John F. Alcorn and Jo Rae Wright{ddagger}

From the Department of Cell Biology, Duke University Medical Center, Durham, North Carolina 27710

The alveolar epithelium is lined by surfactant, a lipoprotein complex that both reduces surface tension and mediates several innate immune functions including bacterial aggregation, alteration of alveolar macrophage function, and regulation of bacterial clearance. Surfactant protein-D (SP-D) participates in several of these immune functions, and specifically it enhances the clearance of the pulmonary pathogen Pseudomonas aeruginosa, a common cause of morbidity and mortality in cystic fibrosis (CF) patients.
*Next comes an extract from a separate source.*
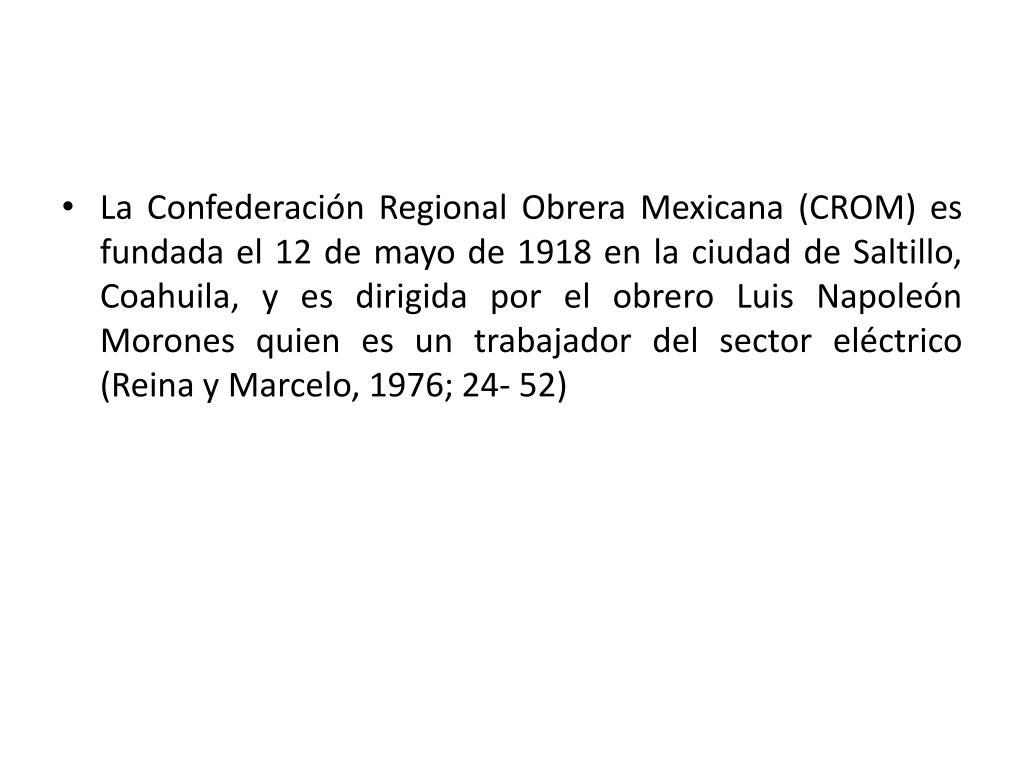 La Confederación Regional Obrera Mexicana (CROM) es fundada el 12 de mayo de 1918 en la ciudad de Saltillo, Coahuila, y es dirigida por el obrero Luis Napoleón Morones quien es un trabajador del sector eléctrico (Reina y Marcelo, 1976; 24- 52)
P. aeruginosa secretes a variety of virulence factors including elastase, a zinc-metalloprotease, which degrades both SP-A and SP-D. Here we show that SP-D is cleaved by elastase to produce a stable 35-kDa fragment in a time-, temperature-, and dose-dependent manner. Degradation is inhibited by divalent metal cations, a metal chelator, and the elastase inhibitor, phosphoramidon. Sequencing the SP-D degradation products localized the major cleavage sites to the C-terminal lectin domain. The SP-D fragment fails to bind or aggregate bacteria that are aggregated by intact SP-D. SP-D fragment is observed when normal rat bronchoalveolar lavage (BAL) is treated with Pseudomonas aeruginosa elastase, and SP-D fragments are present in the BAL of CF lung allograft patients. These data show that degradation of SP-D occurs in the BAL environment and that degradation eliminates many normal immune functions of SP-D.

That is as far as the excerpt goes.